This paper investigates the generalization of learning mathematical problem-solving for LLMs. It explores three training strategies: continual pretraining on mathematical text, instruction pretraining on diverse QA pairs, and instruction tuning on MPS datasets. Through experiments across seven reasoning domains, it finds that continual pretraining on raw mathematical text can improve performance on most non-MPS reasoning tasks, while other methods have limited generalization. It also conducts a pilot study on non-MPS SFT datasets with less promising results.

优点

  1. The experimental results suggest only continual pretraining on MPS data is useful to general reasoning tasks. The conclusion may be valuable to those we want to improve reasoning capability of LLMs.
  2. The experiments are well designed.
  3. The experiments are abundant.

缺点

  1. This work lacks of novelty. It only conducts several experiments and comes up with a conclusion which is align with my assumption.
  2. The result analysis is not deep enough. The readers may want to know why only continual pretraining works. Are there any cluse from th mechanical interpretability perspective, why some the instruction pretraining works while some are not, why all the instruction tuning fails.

问题

Need more deep analysis to see are there any insightful findings.

评论

We appreciate your thoughtful comments. Below, we address the key points raised across the reviews.

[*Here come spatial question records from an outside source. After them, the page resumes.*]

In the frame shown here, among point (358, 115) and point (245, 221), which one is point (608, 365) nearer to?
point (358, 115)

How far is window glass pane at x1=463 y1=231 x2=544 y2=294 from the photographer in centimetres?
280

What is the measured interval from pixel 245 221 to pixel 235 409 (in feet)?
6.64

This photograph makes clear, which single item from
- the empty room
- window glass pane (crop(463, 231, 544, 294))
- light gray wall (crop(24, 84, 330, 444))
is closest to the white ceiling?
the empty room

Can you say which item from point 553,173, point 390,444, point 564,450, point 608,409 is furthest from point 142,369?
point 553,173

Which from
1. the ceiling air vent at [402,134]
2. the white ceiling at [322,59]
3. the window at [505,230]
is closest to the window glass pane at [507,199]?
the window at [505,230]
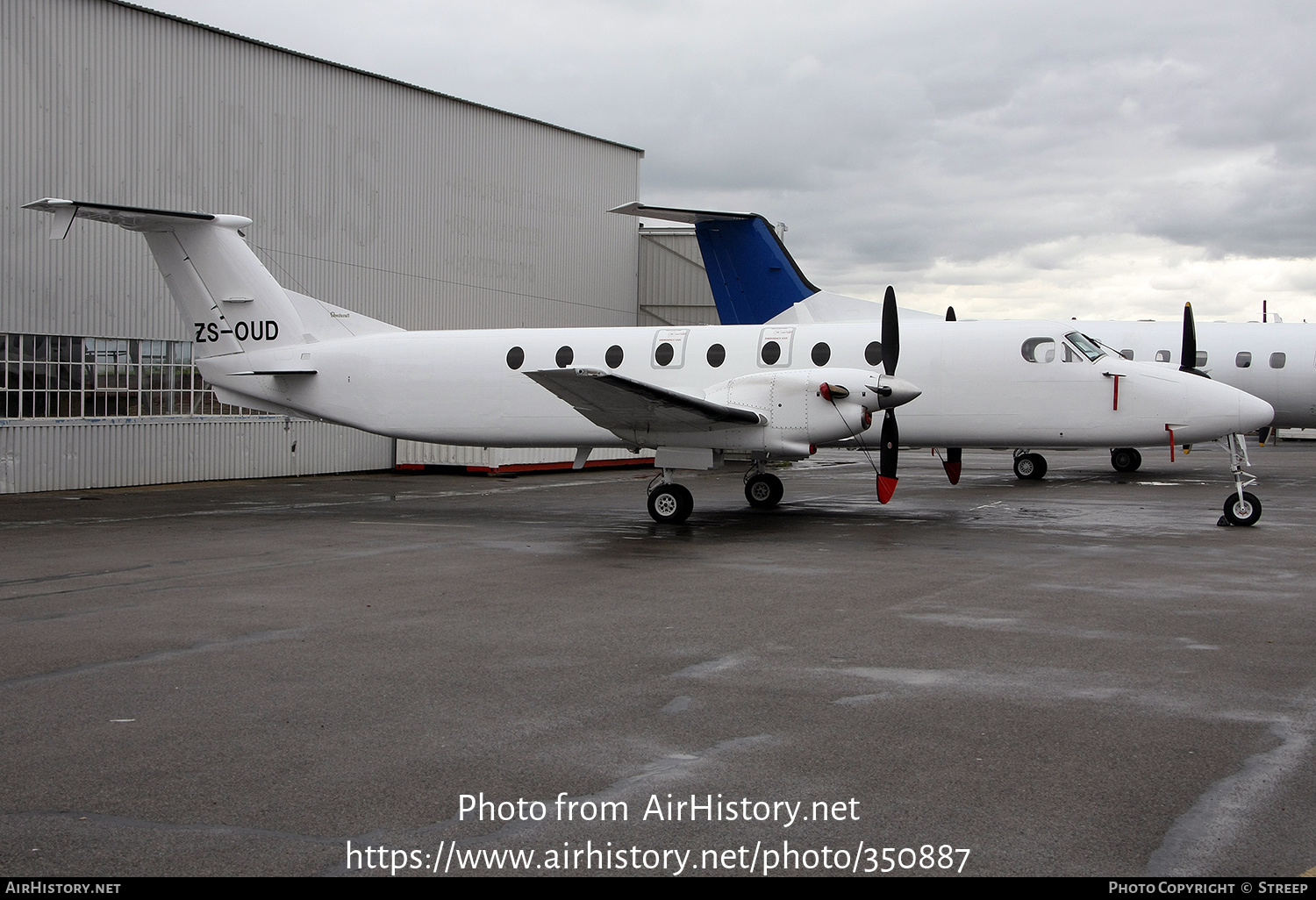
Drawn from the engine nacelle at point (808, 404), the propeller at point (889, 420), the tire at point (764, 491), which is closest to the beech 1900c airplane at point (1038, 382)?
the propeller at point (889, 420)

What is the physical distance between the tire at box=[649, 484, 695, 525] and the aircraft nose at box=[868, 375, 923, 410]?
2887 millimetres

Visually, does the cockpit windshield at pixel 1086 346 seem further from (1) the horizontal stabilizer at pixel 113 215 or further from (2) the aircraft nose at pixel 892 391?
(1) the horizontal stabilizer at pixel 113 215

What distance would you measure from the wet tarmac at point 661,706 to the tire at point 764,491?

W1: This work lacks of novelty. It only conducts several experiments and comes up with a conclusion which is align with my assumption.

A1: We would be grateful if the reviewer could share references to other works that have drawn similar conclusions to substantiate the comment, which would help us refine our research.

W2: The result analysis is not deep enough. Are there any cluse from the mechanical interpretability perspective, why some the instruction pretraining works while some are not, why all the instruction tuning fails.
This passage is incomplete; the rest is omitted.